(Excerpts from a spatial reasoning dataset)
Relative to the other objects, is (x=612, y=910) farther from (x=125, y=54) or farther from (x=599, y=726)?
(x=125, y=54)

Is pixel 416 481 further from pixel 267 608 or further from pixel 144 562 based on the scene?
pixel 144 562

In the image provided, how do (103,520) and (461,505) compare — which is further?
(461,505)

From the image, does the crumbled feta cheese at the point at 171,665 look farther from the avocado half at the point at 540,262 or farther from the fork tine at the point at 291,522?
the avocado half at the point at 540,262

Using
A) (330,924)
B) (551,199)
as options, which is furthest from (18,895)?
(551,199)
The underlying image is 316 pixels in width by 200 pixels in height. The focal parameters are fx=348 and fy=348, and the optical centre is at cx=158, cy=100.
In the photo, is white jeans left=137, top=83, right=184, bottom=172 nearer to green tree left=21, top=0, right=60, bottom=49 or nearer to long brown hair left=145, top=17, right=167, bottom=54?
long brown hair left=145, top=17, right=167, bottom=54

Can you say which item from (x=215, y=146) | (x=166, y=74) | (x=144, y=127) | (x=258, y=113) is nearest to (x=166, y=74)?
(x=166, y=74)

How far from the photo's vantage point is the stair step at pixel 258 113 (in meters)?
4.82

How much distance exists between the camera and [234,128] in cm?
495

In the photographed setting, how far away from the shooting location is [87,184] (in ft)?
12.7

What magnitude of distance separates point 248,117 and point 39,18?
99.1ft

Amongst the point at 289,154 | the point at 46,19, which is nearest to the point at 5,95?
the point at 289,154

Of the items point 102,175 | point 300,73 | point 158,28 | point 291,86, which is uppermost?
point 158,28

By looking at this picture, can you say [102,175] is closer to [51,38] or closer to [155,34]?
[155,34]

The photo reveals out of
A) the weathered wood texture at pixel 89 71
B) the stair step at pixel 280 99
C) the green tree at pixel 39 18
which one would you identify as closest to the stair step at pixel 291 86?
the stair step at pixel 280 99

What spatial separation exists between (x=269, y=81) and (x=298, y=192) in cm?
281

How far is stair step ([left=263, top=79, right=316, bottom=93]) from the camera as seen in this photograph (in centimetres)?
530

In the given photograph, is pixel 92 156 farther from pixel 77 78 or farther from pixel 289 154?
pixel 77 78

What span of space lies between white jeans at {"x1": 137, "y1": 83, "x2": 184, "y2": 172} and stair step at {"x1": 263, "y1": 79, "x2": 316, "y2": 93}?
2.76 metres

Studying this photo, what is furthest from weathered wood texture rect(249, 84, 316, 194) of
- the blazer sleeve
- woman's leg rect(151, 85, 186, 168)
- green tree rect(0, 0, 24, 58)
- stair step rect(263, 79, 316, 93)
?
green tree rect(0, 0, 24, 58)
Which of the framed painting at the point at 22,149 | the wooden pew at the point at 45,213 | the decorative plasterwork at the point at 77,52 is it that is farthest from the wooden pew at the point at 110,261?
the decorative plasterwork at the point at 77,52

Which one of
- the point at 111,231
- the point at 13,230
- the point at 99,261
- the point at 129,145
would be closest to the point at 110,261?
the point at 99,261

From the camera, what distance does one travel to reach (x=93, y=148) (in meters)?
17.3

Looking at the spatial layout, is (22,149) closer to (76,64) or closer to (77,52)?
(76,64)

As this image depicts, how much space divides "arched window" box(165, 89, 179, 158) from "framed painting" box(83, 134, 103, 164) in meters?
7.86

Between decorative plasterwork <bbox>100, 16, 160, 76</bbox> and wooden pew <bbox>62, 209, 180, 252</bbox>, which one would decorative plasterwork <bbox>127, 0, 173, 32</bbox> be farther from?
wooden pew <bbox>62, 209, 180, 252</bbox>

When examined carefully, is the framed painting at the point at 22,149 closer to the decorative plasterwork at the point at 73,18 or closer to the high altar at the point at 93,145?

-- What you should do --
Write out all of the records above verbatim, without altering any character.

-- Reply --
Relative to the other objects, is (x=612, y=910) farther from (x=125, y=54) or farther from (x=599, y=726)?
(x=125, y=54)

Is pixel 416 481 further from pixel 267 608 or further from pixel 144 562 based on the scene?
pixel 144 562

In the image provided, how do (103,520) and (461,505) compare — which is further?
(461,505)

From the image, does the crumbled feta cheese at the point at 171,665 look farther from the avocado half at the point at 540,262 or farther from the fork tine at the point at 291,522?
the avocado half at the point at 540,262

Using
A) (330,924)
B) (551,199)
as options, which is furthest from (18,895)?
(551,199)
The underlying image is 316 pixels in width by 200 pixels in height. The focal parameters are fx=348 and fy=348, and the optical centre is at cx=158, cy=100.
In the photo, is white jeans left=137, top=83, right=184, bottom=172 nearer to green tree left=21, top=0, right=60, bottom=49 or nearer to long brown hair left=145, top=17, right=167, bottom=54?
long brown hair left=145, top=17, right=167, bottom=54

Can you say which item from (x=215, y=146) | (x=166, y=74) | (x=144, y=127) | (x=258, y=113) is nearest to (x=166, y=74)?
(x=166, y=74)

How far from the photo's vantage point is the stair step at pixel 258 113 (in meters)?
4.82

How much distance exists between the camera and [234,128] in cm?
495

In the photographed setting, how far away from the shooting location is [87,184] (in ft)?
12.7

What magnitude of distance separates point 248,117 and point 39,18?
99.1ft

Amongst the point at 289,154 | the point at 46,19, which is nearest to the point at 5,95?
the point at 289,154

Of the items point 102,175 | point 300,73 | point 158,28 | point 291,86, which is uppermost?
point 158,28

By looking at this picture, can you say [102,175] is closer to [51,38] or closer to [155,34]?
[155,34]

The photo reveals out of
A) the weathered wood texture at pixel 89 71
B) the stair step at pixel 280 99
C) the green tree at pixel 39 18
which one would you identify as closest to the stair step at pixel 291 86?
the stair step at pixel 280 99

What spatial separation exists between (x=269, y=81) and (x=298, y=192) in cm?
281

How far is stair step ([left=263, top=79, right=316, bottom=93]) from the camera as seen in this photograph (in centimetres)?
530

In the given photograph, is pixel 92 156 farther from pixel 77 78 or farther from pixel 289 154?
pixel 77 78

What span of space lies between white jeans at {"x1": 137, "y1": 83, "x2": 184, "y2": 172} and stair step at {"x1": 263, "y1": 79, "x2": 316, "y2": 93}?
2.76 metres

Studying this photo, what is furthest from weathered wood texture rect(249, 84, 316, 194) of
- the blazer sleeve
- woman's leg rect(151, 85, 186, 168)
- green tree rect(0, 0, 24, 58)
- stair step rect(263, 79, 316, 93)
?
green tree rect(0, 0, 24, 58)
Which of the framed painting at the point at 22,149 | the wooden pew at the point at 45,213 | the decorative plasterwork at the point at 77,52 is it that is farthest from the wooden pew at the point at 110,261?
the decorative plasterwork at the point at 77,52

Which one of
- the point at 111,231
- the point at 13,230
- the point at 99,261
- the point at 129,145
would be closest to the point at 110,261?
the point at 99,261

From the camera, what distance does one travel to reach (x=93, y=148) (in meters)?
17.3

Looking at the spatial layout, is (22,149) closer to (76,64) or closer to (77,52)?
(76,64)

As this image depicts, how much space divides "arched window" box(165, 89, 179, 158) from "framed painting" box(83, 134, 103, 164) in meters?
7.86

Between decorative plasterwork <bbox>100, 16, 160, 76</bbox> and wooden pew <bbox>62, 209, 180, 252</bbox>, which one would decorative plasterwork <bbox>127, 0, 173, 32</bbox> be farther from?
wooden pew <bbox>62, 209, 180, 252</bbox>

When examined carefully, is the framed painting at the point at 22,149 closer to the decorative plasterwork at the point at 73,18 or closer to the high altar at the point at 93,145?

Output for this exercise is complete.